Now in baseball, sabermetricians (those who do big-time baseball analysis) break the game down into three true outcomes – walk, homerun, strikeout.  They are called the three true outcomes because they supposedly are the only events that do not involve the defensive team (other than the pitcher and catcher).  A player like Mark McGwire, Adam Dunn, or if you’re old-school, Rob Deer are described as three true outcome players because their statistics over-represent those outcomes vs. other probable in-play events (like a double or reach via error or what have you).  Rumor has it that Verizon’s Wade “swing for the fences” Baker was a three true outcome player in college.

In Vulnerability research and discovery, I see three true outcomes, as well.   Obviously the reality isn’t that an outcome is always one of the three, just as in baseball there are plenty of Ichiro Suzuki or David Eckstein-type players whose play does not lend itself to a propensity towards the three true baseball outcomes.  But for the purposes of discussing cloud risk, I see that any new category of vulnerability can be said to be:

1.)  Fundamentally unfixable (RFID, for example).  If this level of vulnerability is discovered, cloud computing might devolve back into just hosting or SaaS circa 2001 until something is re-engineered.

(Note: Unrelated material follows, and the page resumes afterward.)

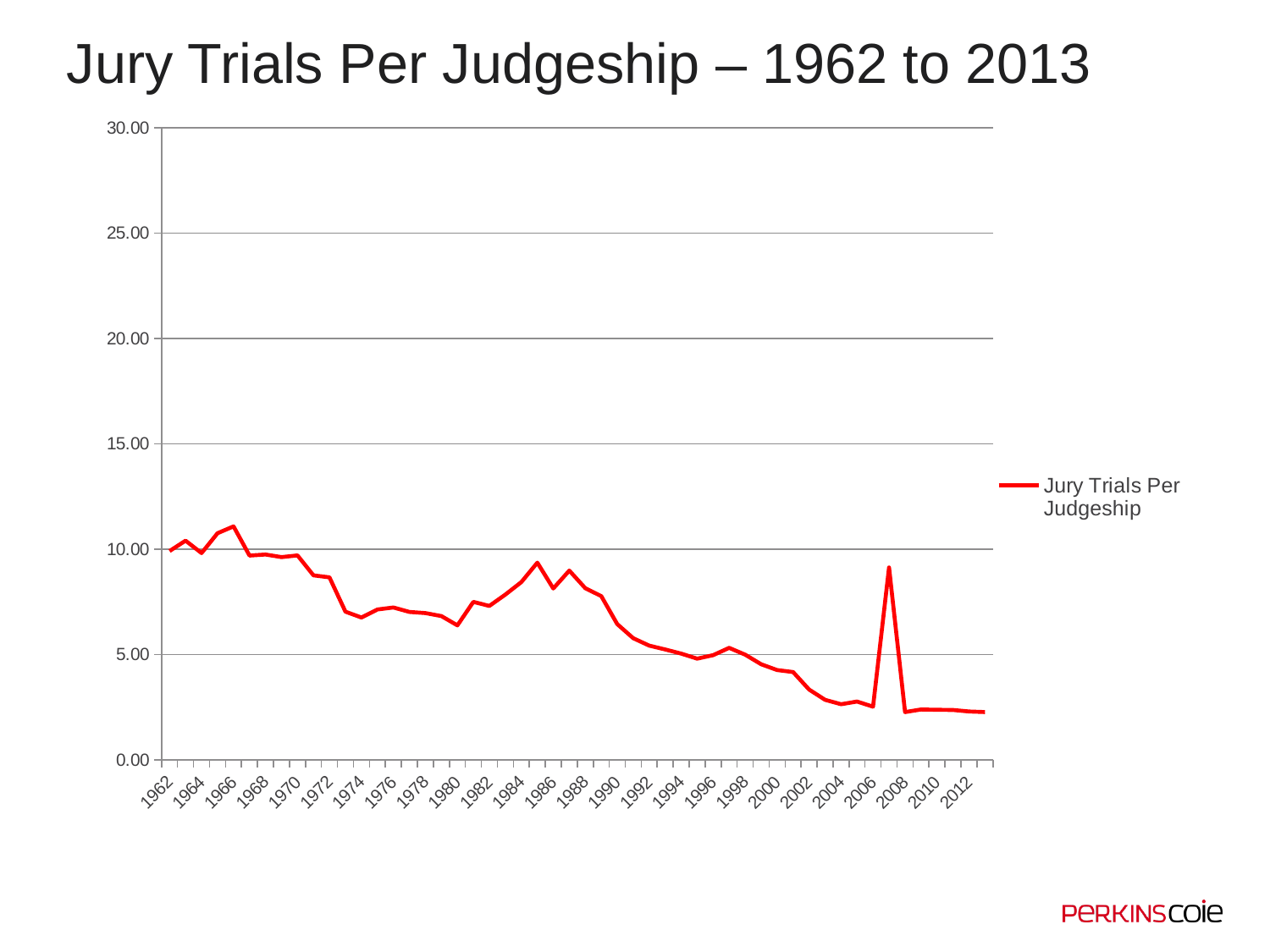
Is the value for Jury Trials Per Judgeship in 1974 greater or less than 10.00? less What is the name of the series shown in the legend? Jury Trials Per Judgeship What kind of chart is shown on the slide? line chart Overall, do the values for Jury Trials Per Judgeship rise or fall from 1962 to 2013? fall Which year has the larger value for Jury Trials Per Judgeship, 1985 or 1995? 1985 Is the value for Jury Trials Per Judgeship in 1966 greater or less than 10.00? greater What colour is the line plotted on the chart? red Which year has the larger value for Jury Trials Per Judgeship, 1966 or 2013? 1966 How many series does the legend list? 1 Is the value for Jury Trials Per Judgeship in 2013 greater or less than 5.00? less In which year is the value for Jury Trials Per Judgeship highest? 1966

2.)  Addressed but continues to linger due to some fundamental architecture problem that, for reasons of backwards compatibility, cannot be significantly “fixed”, but rather involves patches over and over again on a constant basis.

3.)  Addressed and re-engineered so that the probability of similar, future events is dramatically reduced.

Now about a year ago, I said that for the CISO, the move to the cloud was the act of gracefully giving up control. The good news is that in terms of which of the three we see in the future, the CISO really has no ability to affect which outcome will exist.  But how cloud security issues are addressed long-term, via technology, information disclosure (actually the entropy of information disclosure), and contract language (how technology and entropy are addressed as part of the SLA) – these are the aspects of control the CISO must seek to impact.   Impact that is both contractual and on her part, procedural – expecting one of the three outcomes to eventually happen.

The technology and information disclosure aspects of that contract with the cloud provider, well, they simply must focus on the ability to detect and respond quickly.  Chances are your cloud farm won’t be among the first compromised when an eventual exploit occurs.  But, especially if the value of what you’ve moved to the cloud has significance to the broader threat community, that doesn’t mean (as Lori says) you simply accept the risk. Developing contingency plans based on the three true outcomes can help assure that the CISO can at least cope with the cloud transition.